Edit: How do I go from x-iy to x+iy? This escapes me. :(

 

[tiny-tim]

Welcome to PF!

Hi IHazAName! Welcome to PF!

Is the question to find an f such that f = u + iv ?

a and b look ok

(for b, just replace y by -y )

I haven't checked c

For d, isn't cauchy-riemann only relevant to differentiability? Try again

 

[HallsofIvy]

Homework Statement

a. u(x,y)=(x+2)²-y², v(x,y)=2(x+2)y
b. u(x,y)=cosxcoshy, v(x,y)=-sinxsinhy
c. u(x,y)=(x²+y²+y)/(x²+y²), v(x,y)=x/(x²+y²)
d. u(x,y)=e^ycosx, v(x,y)=e^ysinx

The Attempt at a Solution

a. f(x+iy)=(x+2)²-y²+i2(x+2)y
=(x+2+iy)(x+2+iy)
f(z)=(z+2)²

b. f(x-iy)=cosxcoshy-isinxsinhy
Am I allowed to answer this question as f(\bar{z})=cos\bar{z}?

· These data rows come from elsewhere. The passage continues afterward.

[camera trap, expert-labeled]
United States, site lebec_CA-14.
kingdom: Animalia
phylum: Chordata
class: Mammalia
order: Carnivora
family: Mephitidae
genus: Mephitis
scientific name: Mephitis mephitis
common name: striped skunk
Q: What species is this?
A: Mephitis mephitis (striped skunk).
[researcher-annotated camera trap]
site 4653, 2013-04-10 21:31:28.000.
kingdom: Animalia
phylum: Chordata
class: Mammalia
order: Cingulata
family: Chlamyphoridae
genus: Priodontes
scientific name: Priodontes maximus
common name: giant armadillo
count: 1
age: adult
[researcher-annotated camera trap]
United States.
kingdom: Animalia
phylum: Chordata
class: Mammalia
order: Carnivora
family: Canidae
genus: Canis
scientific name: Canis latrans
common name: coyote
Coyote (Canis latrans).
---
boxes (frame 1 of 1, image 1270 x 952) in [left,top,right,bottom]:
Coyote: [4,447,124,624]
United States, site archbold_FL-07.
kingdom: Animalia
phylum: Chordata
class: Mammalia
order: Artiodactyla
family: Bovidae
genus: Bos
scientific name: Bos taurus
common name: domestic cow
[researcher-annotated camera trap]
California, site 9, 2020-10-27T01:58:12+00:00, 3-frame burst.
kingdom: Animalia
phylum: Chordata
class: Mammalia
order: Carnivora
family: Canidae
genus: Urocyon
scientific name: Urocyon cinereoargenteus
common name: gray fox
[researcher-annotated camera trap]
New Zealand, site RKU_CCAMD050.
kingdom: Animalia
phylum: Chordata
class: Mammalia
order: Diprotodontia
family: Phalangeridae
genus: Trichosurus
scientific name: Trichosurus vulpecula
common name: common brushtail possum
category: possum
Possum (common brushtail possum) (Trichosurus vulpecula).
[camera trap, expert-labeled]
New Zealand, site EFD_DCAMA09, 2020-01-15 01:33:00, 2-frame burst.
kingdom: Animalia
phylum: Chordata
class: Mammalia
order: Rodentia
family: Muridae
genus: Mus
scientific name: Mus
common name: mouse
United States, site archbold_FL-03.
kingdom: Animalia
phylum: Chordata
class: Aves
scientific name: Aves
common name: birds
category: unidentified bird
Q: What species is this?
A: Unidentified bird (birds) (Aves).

If f(\bar{z})= cos(\bar{z}), then f(z)= cos(z).

c.f(x-iy)=((x²+y²+y)/(x²+y²))-i(x/(x²+y²))
=((x-iy-i)(x+iy))/((x-iy)(x+iy))
=(x-iy-i)/(x-iy)
Same as b... f(\bar{z})=(\bar{z}-i)/\bar{z}?

And, as in b, if f(\bar{z})= (\bar{z}- i)/\bar{z} then f(z)= (z- i)/z.

d. du/dx != dv/dy, fails Cauchy-Reimann?

The problem asked you to find a function- it did not say the function had to be analytic.

Edit: How do I go from x-iy to x+iy? This escapes me. :(

If z= x- iy, then \bar{z}= x+ iy.

 

[IHazAName]

Thanks guys!

If f(\bar{z})= cos(\bar{z}), then f(z)= cos(z). And, as in b, if f(\bar{z})= (\bar{z}- i)/\bar{z} then f(z)= (z- i)/z. The problem asked you to find a function- it did not say the function had to be analytic.

If z= x- iy, then \bar{z}= x+ iy.

...Oops. I forgot to mention that...these are supposed to be analytic functions as that is what we're learning. :(

So, just to make extra sure: for f(x-iy)=cos(x)cosh(y)-isin(x)sinh(y) that is still f(z)=cos(z)? Even though using x+iy grants f(x+iy)=cos(x)cosh(y)+isin(x)sinh(y)

I guess my confusion with that in our notes we only solve it one way...where we're given a f(z)...say f(z)=z and plug in x+iy so that f(z) becomes f(x+iy)=x+iy, and solve for u(x,y) and v(x,y). In these problems I was just trying to go in the reverse direction, so getting a result that needed x-iy was confusing to me.